Japan: Land of the rising fun

By Gambling Insider
The potential offered by Japan’s gaming market seems only to be matched by the hurdles it has encountered in trying to get off the ground. Akiyoshi Tsuruoka, General Manager and Chief Editor of Gaming Capital Management reviews the story so far

There is already a huge gaming market in Japan, with racing, lottery, sports betting and Pachinko being particularly enjoyed by consumers.

However, due to globalisation, the Japanese economy is dealing with the outsourcing of manufacturing operations, leading to companies moving their operations overseas. This wave of recession has also put pressure on the entertainment and gambling industry, which in turn has also suffered from corruption.

The Japanese government is eager to develop inbound tourism as one of solutions for this economic crisis, and one of their strategies is to promote Integrated Resorts (IR) that contain casinos. Back in December 2016, the Japanese parliament (Diet) passed the Integrated Resorts Promotion Bill 2016 as a key tourism policy.

IRs which contain large scale convention centres and hotels are expected to be an essential part of improving Japan’s standing as a tourism destination. The government has now officially set a target for the number of foreign tourists as 400k in 2020 and 600k in 2030 respectively, and the policy on IRs will be a key driver in achieving these figures.

An IR promotion committee has been established in the cabinet by Prime Minister Abe, and practical work has already begun to formulate the second IR Implementation Bill.
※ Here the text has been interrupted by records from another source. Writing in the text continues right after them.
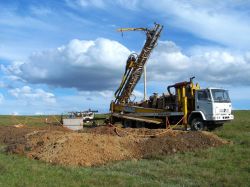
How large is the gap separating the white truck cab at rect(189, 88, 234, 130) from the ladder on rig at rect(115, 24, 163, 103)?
576 centimetres

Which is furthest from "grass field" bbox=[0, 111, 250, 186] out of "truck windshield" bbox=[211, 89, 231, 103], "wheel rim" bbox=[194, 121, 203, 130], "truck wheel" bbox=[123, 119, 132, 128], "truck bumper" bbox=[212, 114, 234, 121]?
"truck wheel" bbox=[123, 119, 132, 128]

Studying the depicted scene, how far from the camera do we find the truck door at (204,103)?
2580 centimetres

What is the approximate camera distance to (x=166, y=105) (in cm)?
2916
Abe commented in the launch meeting: “Japanese IRs will be resorts that operate integrally with entertainment facilities for family, MICE and convention centres.

“We will build an attractive and highly competitive tourism market based on stays and repeat visits by making the best use of our Japanese tradition, culture and art.”

The committee meeting will discuss how the gaming market should be regulated, and will outline the approved geographic IR locations. They will also outline limitations on entry into the facilities, as well as countermeasures for money laundering and taxation schemes, amongst other aspects.

Experts from a range of fields such as legal, financial, political science and economics participated in the committee meetings to discuss the various disputed points regarding institutional design. This August, they completed the public consultation process through public hearings at nine locations across the nation.

However, the issue of player protection and addiction has been a spectre in the background. The public has previously criticised the gambling industry’s approach to dealing with problem gambling around Pachinko machines, race betting and lottery, and this has been a key focus for the deliberations in the Diet. Another important area for discussion has been the ability to exclude at-risk players through self or family exclusion, security for online betting, treatment for gambling addicts and an education programme for existing gambling businesses in Japan.

In addition to social problems, money laundering and protecting the safety of younger generations is also a consideration. To this end, the government will enforce an entrance fee and limit access to casino floors, as well as regulate the makeup of facilities such as the size of the casino floor. However, this intention to levy fees and limit gaming space has caused some consternation amongst potential IR investors as they see it as a major factor that will curtail their profit-making potential.

The original driving force behind promoting IRs was to boost inbound tourism, local business and benefit from the economic effects of job creation and tax income, so it makes perfect sense to have the discussion about maximising economic benefits at the same time as creating the institutional framework.

There are pros and cons in the national IR policy, and the countermeasures against problem gambling will be critical to paving the way for IRs. Therefore the IR caucus cross-party alliance is willing to develop another bill dealing with gambling addiction separately from the IR bill. Meanwhile, Prime Minister Shinzo Abe dissolved the House of Representatives on 28 September, so the deliberation of the schedule will be carried over to the next ordinary Diet session.

The IR implementation bill will probably be submitted during the ordinary session of the Diet this year to be deliberated in April or May when the national budget debate is finished.

In addition, in order to respond to public concerns, Abe’s party will submit the gambling addiction bill independently from the IR bill, and seeks to time for deliberation of IR bill right after passing dependence gambling addiction basic bill in the case parliament extend a session until August in 2018 as necessary.

After the IR bill is passed and regulatory authorities are established, the next step will be for the government to designate special economic zones for the new IRs, where local government rules will apply.

The designated local government will select a private operator, which will be given a licence as a private company in charge of development, from the urban design planning and environment assessments to the construction of the IR.

It will take at least half a year for a basic proposal, and then a further one or two years will be needed to authorise construction. Therefore, 2025 is the earliest date for a fully operational IR providing construction takes the estimated two or three years.